Nervige Kontrollen machen viel Arbeit

Den „Welteitag 2018“ nahm Monika Hafenscher im Rahmen eines Pressegesprächs der Zentralen Arbeitsgemeinschaft österreichischer Geflügelzüchter (ZAG) zum Anlass, um auf die Belastungen durch zahlreiche, unkoordinierte und nervige Kontrollen mit erheblichem zeitlichen Aufwand zu verweisen.
Bis zu sieben Behörden oder Institutionen tummeln sich jedes Jahr auf ihrem Hof. Darunter der Amtstierarzt, die Agrarmarkt Austria, Vermarktungspartner, die Bio-Kontrollstelle und Personen, die über artgerechte Tierhaltung entscheiden. Es gibt keinen Bereich in der Tierhaltung, der besser kontrolliert ist als die Geflügelhaltung.
Lebensmittelsicherheit, Hygiene, Besatzdichte und zahlreiche Bestimmungen in den Bereichen Tiergesundheit auf der Grundlage von EU-Verordnungen sind dafür verantwortlich, weiß Veterinärmediziner Stephan Hintenaus im „ZAG-Journal“ zu berichten.
Neben dem dichten Netz aus amtlichen und privatrechtlichen Kontrollen gewinnt das Thema Eigenmarken und Labels des Lebensmitteleinzelhandels immer mehr an Bedeutung. Biobäuerin Monika Hafenscher wundert sich auch darüber, warum ihr Stall von verschiedenen Organisationen ausgemessen wird, einmal mit und einmal ohne Hühner, und warum sich diese nicht gegenseitig informieren. Für Veterinärmediziner Stephan Hintenaus sind ganz im Sinne der Geflügelwirtschaft Bestrebungen zu unterstützen und Strategien zu finden, um die Kontrollwut einzudämmen und bestehende Bestimmungen zu vereinheitlichen.

Betriebsspiegel

Patchworkfamilie: Michael & Monika, Michael (23), Markus (20), Marlene (10).
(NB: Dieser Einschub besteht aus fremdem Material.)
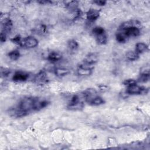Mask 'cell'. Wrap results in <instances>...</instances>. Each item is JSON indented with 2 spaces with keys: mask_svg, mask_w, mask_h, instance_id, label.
I'll return each instance as SVG.
<instances>
[{
  "mask_svg": "<svg viewBox=\"0 0 150 150\" xmlns=\"http://www.w3.org/2000/svg\"><path fill=\"white\" fill-rule=\"evenodd\" d=\"M137 27L140 28L141 22L137 20H129L122 23L120 28V29H124L129 27Z\"/></svg>",
  "mask_w": 150,
  "mask_h": 150,
  "instance_id": "cell-8",
  "label": "cell"
},
{
  "mask_svg": "<svg viewBox=\"0 0 150 150\" xmlns=\"http://www.w3.org/2000/svg\"><path fill=\"white\" fill-rule=\"evenodd\" d=\"M35 100L36 98L34 97L25 98L21 101L18 107L28 114L30 111L33 110Z\"/></svg>",
  "mask_w": 150,
  "mask_h": 150,
  "instance_id": "cell-1",
  "label": "cell"
},
{
  "mask_svg": "<svg viewBox=\"0 0 150 150\" xmlns=\"http://www.w3.org/2000/svg\"><path fill=\"white\" fill-rule=\"evenodd\" d=\"M29 77V74L23 71H16L12 77V80L16 82H22L26 81Z\"/></svg>",
  "mask_w": 150,
  "mask_h": 150,
  "instance_id": "cell-6",
  "label": "cell"
},
{
  "mask_svg": "<svg viewBox=\"0 0 150 150\" xmlns=\"http://www.w3.org/2000/svg\"><path fill=\"white\" fill-rule=\"evenodd\" d=\"M49 104V102L46 100H39V98H36L34 107H33V110L34 111H38L40 110Z\"/></svg>",
  "mask_w": 150,
  "mask_h": 150,
  "instance_id": "cell-9",
  "label": "cell"
},
{
  "mask_svg": "<svg viewBox=\"0 0 150 150\" xmlns=\"http://www.w3.org/2000/svg\"><path fill=\"white\" fill-rule=\"evenodd\" d=\"M99 88H100V90H101V91H104L108 90V87L105 85H100L99 86Z\"/></svg>",
  "mask_w": 150,
  "mask_h": 150,
  "instance_id": "cell-31",
  "label": "cell"
},
{
  "mask_svg": "<svg viewBox=\"0 0 150 150\" xmlns=\"http://www.w3.org/2000/svg\"><path fill=\"white\" fill-rule=\"evenodd\" d=\"M122 83H123L124 85L127 86V87H128V86H132V85H134V84H137V81L134 80V79H129L125 80L122 82Z\"/></svg>",
  "mask_w": 150,
  "mask_h": 150,
  "instance_id": "cell-26",
  "label": "cell"
},
{
  "mask_svg": "<svg viewBox=\"0 0 150 150\" xmlns=\"http://www.w3.org/2000/svg\"><path fill=\"white\" fill-rule=\"evenodd\" d=\"M105 31L104 30V29L102 27L100 26H96L95 28H94V29L92 30V33L95 35H98L103 33H105Z\"/></svg>",
  "mask_w": 150,
  "mask_h": 150,
  "instance_id": "cell-23",
  "label": "cell"
},
{
  "mask_svg": "<svg viewBox=\"0 0 150 150\" xmlns=\"http://www.w3.org/2000/svg\"><path fill=\"white\" fill-rule=\"evenodd\" d=\"M141 74H149V66H145L141 70Z\"/></svg>",
  "mask_w": 150,
  "mask_h": 150,
  "instance_id": "cell-28",
  "label": "cell"
},
{
  "mask_svg": "<svg viewBox=\"0 0 150 150\" xmlns=\"http://www.w3.org/2000/svg\"><path fill=\"white\" fill-rule=\"evenodd\" d=\"M9 57L13 60H16L20 57V53L18 50H13L8 53Z\"/></svg>",
  "mask_w": 150,
  "mask_h": 150,
  "instance_id": "cell-21",
  "label": "cell"
},
{
  "mask_svg": "<svg viewBox=\"0 0 150 150\" xmlns=\"http://www.w3.org/2000/svg\"><path fill=\"white\" fill-rule=\"evenodd\" d=\"M94 3L96 4L97 5H99V6H104V5H105L106 1H100V0L98 1V0H97V1H94Z\"/></svg>",
  "mask_w": 150,
  "mask_h": 150,
  "instance_id": "cell-30",
  "label": "cell"
},
{
  "mask_svg": "<svg viewBox=\"0 0 150 150\" xmlns=\"http://www.w3.org/2000/svg\"><path fill=\"white\" fill-rule=\"evenodd\" d=\"M1 73L2 76H8L9 74H10V70L6 69L5 68H2L1 67Z\"/></svg>",
  "mask_w": 150,
  "mask_h": 150,
  "instance_id": "cell-27",
  "label": "cell"
},
{
  "mask_svg": "<svg viewBox=\"0 0 150 150\" xmlns=\"http://www.w3.org/2000/svg\"><path fill=\"white\" fill-rule=\"evenodd\" d=\"M128 38L136 37L140 35V28L137 27H129L124 29H120Z\"/></svg>",
  "mask_w": 150,
  "mask_h": 150,
  "instance_id": "cell-3",
  "label": "cell"
},
{
  "mask_svg": "<svg viewBox=\"0 0 150 150\" xmlns=\"http://www.w3.org/2000/svg\"><path fill=\"white\" fill-rule=\"evenodd\" d=\"M148 50V46L146 44L142 42L137 43L135 45V52L138 53H142Z\"/></svg>",
  "mask_w": 150,
  "mask_h": 150,
  "instance_id": "cell-12",
  "label": "cell"
},
{
  "mask_svg": "<svg viewBox=\"0 0 150 150\" xmlns=\"http://www.w3.org/2000/svg\"><path fill=\"white\" fill-rule=\"evenodd\" d=\"M68 47L71 49V50H76L79 47V44L78 42L74 40V39H71L68 42Z\"/></svg>",
  "mask_w": 150,
  "mask_h": 150,
  "instance_id": "cell-22",
  "label": "cell"
},
{
  "mask_svg": "<svg viewBox=\"0 0 150 150\" xmlns=\"http://www.w3.org/2000/svg\"><path fill=\"white\" fill-rule=\"evenodd\" d=\"M92 70L88 68H85L82 67H78L77 73L80 76H89L92 73Z\"/></svg>",
  "mask_w": 150,
  "mask_h": 150,
  "instance_id": "cell-15",
  "label": "cell"
},
{
  "mask_svg": "<svg viewBox=\"0 0 150 150\" xmlns=\"http://www.w3.org/2000/svg\"><path fill=\"white\" fill-rule=\"evenodd\" d=\"M65 4L66 5V7L69 9H73L75 11L77 9V6L78 5V2L76 1H67V2H65Z\"/></svg>",
  "mask_w": 150,
  "mask_h": 150,
  "instance_id": "cell-20",
  "label": "cell"
},
{
  "mask_svg": "<svg viewBox=\"0 0 150 150\" xmlns=\"http://www.w3.org/2000/svg\"><path fill=\"white\" fill-rule=\"evenodd\" d=\"M149 79V74H140L139 77L138 78V81L142 83H146Z\"/></svg>",
  "mask_w": 150,
  "mask_h": 150,
  "instance_id": "cell-25",
  "label": "cell"
},
{
  "mask_svg": "<svg viewBox=\"0 0 150 150\" xmlns=\"http://www.w3.org/2000/svg\"><path fill=\"white\" fill-rule=\"evenodd\" d=\"M38 44V40L32 36H28L23 39L22 46H25L28 48H33L36 47Z\"/></svg>",
  "mask_w": 150,
  "mask_h": 150,
  "instance_id": "cell-4",
  "label": "cell"
},
{
  "mask_svg": "<svg viewBox=\"0 0 150 150\" xmlns=\"http://www.w3.org/2000/svg\"><path fill=\"white\" fill-rule=\"evenodd\" d=\"M126 58L130 61H134L139 58V54L135 51H129L126 53Z\"/></svg>",
  "mask_w": 150,
  "mask_h": 150,
  "instance_id": "cell-17",
  "label": "cell"
},
{
  "mask_svg": "<svg viewBox=\"0 0 150 150\" xmlns=\"http://www.w3.org/2000/svg\"><path fill=\"white\" fill-rule=\"evenodd\" d=\"M84 107V103L83 101L78 102L76 104H71V105H68L67 108L70 110H80L82 109Z\"/></svg>",
  "mask_w": 150,
  "mask_h": 150,
  "instance_id": "cell-18",
  "label": "cell"
},
{
  "mask_svg": "<svg viewBox=\"0 0 150 150\" xmlns=\"http://www.w3.org/2000/svg\"><path fill=\"white\" fill-rule=\"evenodd\" d=\"M6 34L7 33H6L5 32L1 30V35H0V40L2 43L6 41Z\"/></svg>",
  "mask_w": 150,
  "mask_h": 150,
  "instance_id": "cell-29",
  "label": "cell"
},
{
  "mask_svg": "<svg viewBox=\"0 0 150 150\" xmlns=\"http://www.w3.org/2000/svg\"><path fill=\"white\" fill-rule=\"evenodd\" d=\"M126 92L129 94H146L148 93V89L136 84L127 87Z\"/></svg>",
  "mask_w": 150,
  "mask_h": 150,
  "instance_id": "cell-2",
  "label": "cell"
},
{
  "mask_svg": "<svg viewBox=\"0 0 150 150\" xmlns=\"http://www.w3.org/2000/svg\"><path fill=\"white\" fill-rule=\"evenodd\" d=\"M38 2L41 4H52L53 2L50 1H38Z\"/></svg>",
  "mask_w": 150,
  "mask_h": 150,
  "instance_id": "cell-32",
  "label": "cell"
},
{
  "mask_svg": "<svg viewBox=\"0 0 150 150\" xmlns=\"http://www.w3.org/2000/svg\"><path fill=\"white\" fill-rule=\"evenodd\" d=\"M97 42L99 45H104L107 42V36L105 33L98 35L96 36Z\"/></svg>",
  "mask_w": 150,
  "mask_h": 150,
  "instance_id": "cell-14",
  "label": "cell"
},
{
  "mask_svg": "<svg viewBox=\"0 0 150 150\" xmlns=\"http://www.w3.org/2000/svg\"><path fill=\"white\" fill-rule=\"evenodd\" d=\"M62 57L61 53L58 52L52 51L47 55V60L52 62H55L60 60Z\"/></svg>",
  "mask_w": 150,
  "mask_h": 150,
  "instance_id": "cell-11",
  "label": "cell"
},
{
  "mask_svg": "<svg viewBox=\"0 0 150 150\" xmlns=\"http://www.w3.org/2000/svg\"><path fill=\"white\" fill-rule=\"evenodd\" d=\"M69 70L66 68H62V67H59L56 68L54 70V73L58 77H63L66 75H67L69 73Z\"/></svg>",
  "mask_w": 150,
  "mask_h": 150,
  "instance_id": "cell-16",
  "label": "cell"
},
{
  "mask_svg": "<svg viewBox=\"0 0 150 150\" xmlns=\"http://www.w3.org/2000/svg\"><path fill=\"white\" fill-rule=\"evenodd\" d=\"M100 16V11L94 9H90L86 13L87 19L89 21H93L96 20Z\"/></svg>",
  "mask_w": 150,
  "mask_h": 150,
  "instance_id": "cell-10",
  "label": "cell"
},
{
  "mask_svg": "<svg viewBox=\"0 0 150 150\" xmlns=\"http://www.w3.org/2000/svg\"><path fill=\"white\" fill-rule=\"evenodd\" d=\"M98 60V54L96 53H91L86 56L83 62L91 66H94V64L96 63Z\"/></svg>",
  "mask_w": 150,
  "mask_h": 150,
  "instance_id": "cell-5",
  "label": "cell"
},
{
  "mask_svg": "<svg viewBox=\"0 0 150 150\" xmlns=\"http://www.w3.org/2000/svg\"><path fill=\"white\" fill-rule=\"evenodd\" d=\"M47 77L46 73L45 71H39L35 77L34 81L39 84H42L45 83L47 81Z\"/></svg>",
  "mask_w": 150,
  "mask_h": 150,
  "instance_id": "cell-7",
  "label": "cell"
},
{
  "mask_svg": "<svg viewBox=\"0 0 150 150\" xmlns=\"http://www.w3.org/2000/svg\"><path fill=\"white\" fill-rule=\"evenodd\" d=\"M115 38L116 40L119 43H125L128 39V38L121 31L117 33Z\"/></svg>",
  "mask_w": 150,
  "mask_h": 150,
  "instance_id": "cell-19",
  "label": "cell"
},
{
  "mask_svg": "<svg viewBox=\"0 0 150 150\" xmlns=\"http://www.w3.org/2000/svg\"><path fill=\"white\" fill-rule=\"evenodd\" d=\"M104 100L101 97L97 96L94 97L88 102V104L93 105H100L101 104H104Z\"/></svg>",
  "mask_w": 150,
  "mask_h": 150,
  "instance_id": "cell-13",
  "label": "cell"
},
{
  "mask_svg": "<svg viewBox=\"0 0 150 150\" xmlns=\"http://www.w3.org/2000/svg\"><path fill=\"white\" fill-rule=\"evenodd\" d=\"M22 40L23 39L21 37L20 35H16L15 36V37H13L12 39H11V41L15 43V44H17L19 46H22Z\"/></svg>",
  "mask_w": 150,
  "mask_h": 150,
  "instance_id": "cell-24",
  "label": "cell"
}]
</instances>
Fläche: 21 ha Eigenbesitz Acker/Grünland, 6,5 ha Wald, 39 ha Pacht.

Arbeitskräfte: Oberger Michael (43), Betriebsführer; Hafenscher Monika (48), Legehennenhaltung, Büro; Erna (66) und Franz Oberger (81).

Viehbestand: 6000 Biolegehennen, 45 Fleckvieh Zuchtkalbinnen

Vermarktung: Kalbinnen werden ab Hof an Milchbetriebe verkauft, Biofreilandeier werden von Schlögl-Ei unter der Marke „Hahn im Glück“ vermarktet.

Besonderheiten:Fernheizwerk seit 2007, Umstellung auf Biolandwirtschaft 2015.